→ To-do list
1. In the article on the county attorney gun permit bill, what stance has the Iowa Judicial Branch registered on the bill?
2. Please resume the article on the county attorney gun permit bill after its last sentence and write what follows.

→ Reading text
---*---
With a professional permit, county attorneys would have the same authority as police officers, security guards, bank messengers, correctional officers and private investigators to carry a gun in most places where firearms are banned.
House File 2083 would allow county attorney or assistant county attorney who are issued a permit to go armed anywhere in the state at all times, including on school grounds.
The bill provides that permits issued to county attorneys and assistant county attorneys are valid for the duration of their employment as a prosecutor, unless otherwise canceled.
Lawmakers have considered the proposal in recent years but failed to pass it.
Jessica Reynolds, executive director of the Iowa County Attorneys Association, told lawmakers that while serving as Story County attorney, the brother of a defendant assaulted an assistant county attorney in the hallway of the courthouse.
The Iowa Judicial Branch is registered as undecided on the bill.
Members of the subcommittee advanced the bill, 2-1, for consideration by the full Senate Judiciary Committee. Rep. Lindsay James, D-Dubuque, voted no.
“I always, you know, philosophically question whether more guns actually keep us safer,” James said. “ … So I really wrestle with the unintended consequences of a bill that would make a major departure” from current practice.
---*---
→ Collected data
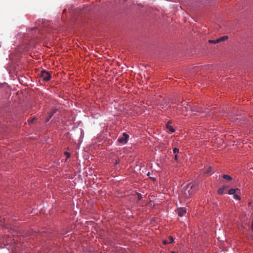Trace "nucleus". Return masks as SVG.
<instances>
[{"label":"nucleus","mask_w":253,"mask_h":253,"mask_svg":"<svg viewBox=\"0 0 253 253\" xmlns=\"http://www.w3.org/2000/svg\"><path fill=\"white\" fill-rule=\"evenodd\" d=\"M181 105L183 107L182 111L185 109L186 111H190L189 114L191 117L194 118L195 116H197L201 118L203 117V114L204 113V112L201 107L197 105L191 107L187 102H184Z\"/></svg>","instance_id":"nucleus-1"},{"label":"nucleus","mask_w":253,"mask_h":253,"mask_svg":"<svg viewBox=\"0 0 253 253\" xmlns=\"http://www.w3.org/2000/svg\"><path fill=\"white\" fill-rule=\"evenodd\" d=\"M197 190V186L194 184H187L181 191V195L185 198H190Z\"/></svg>","instance_id":"nucleus-2"},{"label":"nucleus","mask_w":253,"mask_h":253,"mask_svg":"<svg viewBox=\"0 0 253 253\" xmlns=\"http://www.w3.org/2000/svg\"><path fill=\"white\" fill-rule=\"evenodd\" d=\"M41 77L45 81H48L51 78V75L49 73L45 70H42L40 73Z\"/></svg>","instance_id":"nucleus-3"},{"label":"nucleus","mask_w":253,"mask_h":253,"mask_svg":"<svg viewBox=\"0 0 253 253\" xmlns=\"http://www.w3.org/2000/svg\"><path fill=\"white\" fill-rule=\"evenodd\" d=\"M129 138V135L126 133L124 132L123 133V135L119 137L118 141L122 144H126L127 142L128 139Z\"/></svg>","instance_id":"nucleus-4"},{"label":"nucleus","mask_w":253,"mask_h":253,"mask_svg":"<svg viewBox=\"0 0 253 253\" xmlns=\"http://www.w3.org/2000/svg\"><path fill=\"white\" fill-rule=\"evenodd\" d=\"M228 37L227 36H223L215 40H209V42L211 43H213L216 44L219 43L220 42H222L223 41H224L225 40H227Z\"/></svg>","instance_id":"nucleus-5"},{"label":"nucleus","mask_w":253,"mask_h":253,"mask_svg":"<svg viewBox=\"0 0 253 253\" xmlns=\"http://www.w3.org/2000/svg\"><path fill=\"white\" fill-rule=\"evenodd\" d=\"M56 112H57V109H54L52 111L49 112L48 113L47 116H46L45 118L44 121L45 122H48L49 121V120L51 118V117L53 116V114L54 113H55Z\"/></svg>","instance_id":"nucleus-6"},{"label":"nucleus","mask_w":253,"mask_h":253,"mask_svg":"<svg viewBox=\"0 0 253 253\" xmlns=\"http://www.w3.org/2000/svg\"><path fill=\"white\" fill-rule=\"evenodd\" d=\"M56 112H57V109H54L52 111L49 112L48 113L47 116H46L45 118L44 121L45 122H48L49 121V120L51 118V117L53 116V114L54 113H55Z\"/></svg>","instance_id":"nucleus-7"},{"label":"nucleus","mask_w":253,"mask_h":253,"mask_svg":"<svg viewBox=\"0 0 253 253\" xmlns=\"http://www.w3.org/2000/svg\"><path fill=\"white\" fill-rule=\"evenodd\" d=\"M186 212V210L184 208H179L177 209V213L179 216H182Z\"/></svg>","instance_id":"nucleus-8"},{"label":"nucleus","mask_w":253,"mask_h":253,"mask_svg":"<svg viewBox=\"0 0 253 253\" xmlns=\"http://www.w3.org/2000/svg\"><path fill=\"white\" fill-rule=\"evenodd\" d=\"M240 190L239 189H230L229 191H228V194H230V195H233V194H234L237 191H239Z\"/></svg>","instance_id":"nucleus-9"},{"label":"nucleus","mask_w":253,"mask_h":253,"mask_svg":"<svg viewBox=\"0 0 253 253\" xmlns=\"http://www.w3.org/2000/svg\"><path fill=\"white\" fill-rule=\"evenodd\" d=\"M223 178L227 181H230L232 179V178L230 175L226 174L223 175Z\"/></svg>","instance_id":"nucleus-10"},{"label":"nucleus","mask_w":253,"mask_h":253,"mask_svg":"<svg viewBox=\"0 0 253 253\" xmlns=\"http://www.w3.org/2000/svg\"><path fill=\"white\" fill-rule=\"evenodd\" d=\"M225 187H222L218 189V193L219 194H222L224 193Z\"/></svg>","instance_id":"nucleus-11"},{"label":"nucleus","mask_w":253,"mask_h":253,"mask_svg":"<svg viewBox=\"0 0 253 253\" xmlns=\"http://www.w3.org/2000/svg\"><path fill=\"white\" fill-rule=\"evenodd\" d=\"M212 168L211 167H209L205 172L206 174H209L211 171Z\"/></svg>","instance_id":"nucleus-12"},{"label":"nucleus","mask_w":253,"mask_h":253,"mask_svg":"<svg viewBox=\"0 0 253 253\" xmlns=\"http://www.w3.org/2000/svg\"><path fill=\"white\" fill-rule=\"evenodd\" d=\"M167 240H168L169 243H172L174 242V239L171 236H169Z\"/></svg>","instance_id":"nucleus-13"},{"label":"nucleus","mask_w":253,"mask_h":253,"mask_svg":"<svg viewBox=\"0 0 253 253\" xmlns=\"http://www.w3.org/2000/svg\"><path fill=\"white\" fill-rule=\"evenodd\" d=\"M173 153L175 154H177L179 152V149L177 148H174L173 149Z\"/></svg>","instance_id":"nucleus-14"},{"label":"nucleus","mask_w":253,"mask_h":253,"mask_svg":"<svg viewBox=\"0 0 253 253\" xmlns=\"http://www.w3.org/2000/svg\"><path fill=\"white\" fill-rule=\"evenodd\" d=\"M172 124V121H168L166 124V126L167 127H168V126H170V125Z\"/></svg>","instance_id":"nucleus-15"},{"label":"nucleus","mask_w":253,"mask_h":253,"mask_svg":"<svg viewBox=\"0 0 253 253\" xmlns=\"http://www.w3.org/2000/svg\"><path fill=\"white\" fill-rule=\"evenodd\" d=\"M137 195L138 197V200H141L142 199V195L140 193H137Z\"/></svg>","instance_id":"nucleus-16"},{"label":"nucleus","mask_w":253,"mask_h":253,"mask_svg":"<svg viewBox=\"0 0 253 253\" xmlns=\"http://www.w3.org/2000/svg\"><path fill=\"white\" fill-rule=\"evenodd\" d=\"M65 155H66L67 158H69L70 157V154L67 152H65Z\"/></svg>","instance_id":"nucleus-17"},{"label":"nucleus","mask_w":253,"mask_h":253,"mask_svg":"<svg viewBox=\"0 0 253 253\" xmlns=\"http://www.w3.org/2000/svg\"><path fill=\"white\" fill-rule=\"evenodd\" d=\"M234 197L235 199L239 200L240 199V196H238L237 194H234Z\"/></svg>","instance_id":"nucleus-18"},{"label":"nucleus","mask_w":253,"mask_h":253,"mask_svg":"<svg viewBox=\"0 0 253 253\" xmlns=\"http://www.w3.org/2000/svg\"><path fill=\"white\" fill-rule=\"evenodd\" d=\"M213 113H214V111H211L210 112H208L206 114V115H208V114H209V116L211 115V114H212Z\"/></svg>","instance_id":"nucleus-19"},{"label":"nucleus","mask_w":253,"mask_h":253,"mask_svg":"<svg viewBox=\"0 0 253 253\" xmlns=\"http://www.w3.org/2000/svg\"><path fill=\"white\" fill-rule=\"evenodd\" d=\"M231 116H232V115H229V117H230V119H232V121H233V122L236 121V119H234V118H233L232 117H231Z\"/></svg>","instance_id":"nucleus-20"},{"label":"nucleus","mask_w":253,"mask_h":253,"mask_svg":"<svg viewBox=\"0 0 253 253\" xmlns=\"http://www.w3.org/2000/svg\"><path fill=\"white\" fill-rule=\"evenodd\" d=\"M169 130H170L171 132H174L175 131V129H174V128L173 127H169Z\"/></svg>","instance_id":"nucleus-21"},{"label":"nucleus","mask_w":253,"mask_h":253,"mask_svg":"<svg viewBox=\"0 0 253 253\" xmlns=\"http://www.w3.org/2000/svg\"><path fill=\"white\" fill-rule=\"evenodd\" d=\"M169 243V242L168 241V240H164L163 241V244L165 245H167Z\"/></svg>","instance_id":"nucleus-22"},{"label":"nucleus","mask_w":253,"mask_h":253,"mask_svg":"<svg viewBox=\"0 0 253 253\" xmlns=\"http://www.w3.org/2000/svg\"><path fill=\"white\" fill-rule=\"evenodd\" d=\"M174 160H177V155L175 154L174 156Z\"/></svg>","instance_id":"nucleus-23"},{"label":"nucleus","mask_w":253,"mask_h":253,"mask_svg":"<svg viewBox=\"0 0 253 253\" xmlns=\"http://www.w3.org/2000/svg\"><path fill=\"white\" fill-rule=\"evenodd\" d=\"M34 120H35V118H34V119H33L32 120H31V122L32 123H33V122L34 121Z\"/></svg>","instance_id":"nucleus-24"},{"label":"nucleus","mask_w":253,"mask_h":253,"mask_svg":"<svg viewBox=\"0 0 253 253\" xmlns=\"http://www.w3.org/2000/svg\"><path fill=\"white\" fill-rule=\"evenodd\" d=\"M252 230L253 231V221H252Z\"/></svg>","instance_id":"nucleus-25"},{"label":"nucleus","mask_w":253,"mask_h":253,"mask_svg":"<svg viewBox=\"0 0 253 253\" xmlns=\"http://www.w3.org/2000/svg\"><path fill=\"white\" fill-rule=\"evenodd\" d=\"M171 253H176L174 252H172Z\"/></svg>","instance_id":"nucleus-26"}]
</instances>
---*---
→ The responses
1. It is registered as undecided.

2.
“I certainly want to make sure that we have a safe, you know, court spaces, and I would like to see something like an investment in more court security if this is really a concern,” she said.
Bill would require teaching about patriotic holidays
Iowa schools would be required to teach students about a list of national holidays and conduct “patriotic exercises” under a bill House lawmakers advanced out of a subcommittee Thursday.
House Study Bill 604 would require to schools observe and teach about the meaning and significance the following holidays on the day they fall or the nearest school day:
- The birthdays of Martin Luther King Jr., Abraham Lincoln and George Washington
- Armed Forces Day
- Memorial Day
- Constitution Day
- Columbus Day
- Veterans Day
- Thanksgiving Day
- Bill of Rights Day
The rules would not apply to private schools.
Education advocates told lawmakers the bill was an unnecessary mandate on school curriculum. Iowa State Education Association lobbyist Melissa Peterson said the rules written in the bill are also vague and unclear.
The bill was advanced by two Republicans on a three-person House subcommittee. It is now eligible for a vote in the full Education Committee.
Rep. Brooke Boden, a Republican from Indianola, said the Department of Education could provide clearer standards to schools if the bill becomes law.
“I think we need to make sure that we are teaching our children to respect America, and that they should know what each one of these holidays means.” “ … If we as a nation are willing to have these as holidays, we should understand them, we should understand them fully.”
Bill advances barring undocumented immigrants from in-state tuition
House Republican lawmakers Thursday advanced House File 2128 that would make undocumented immigrants ineligible for in-state tuition.
Members of the House Judiciary committee voted 13-7, with Democrats and one Republican opposed, advancing the bill for debate and a vote by the full House.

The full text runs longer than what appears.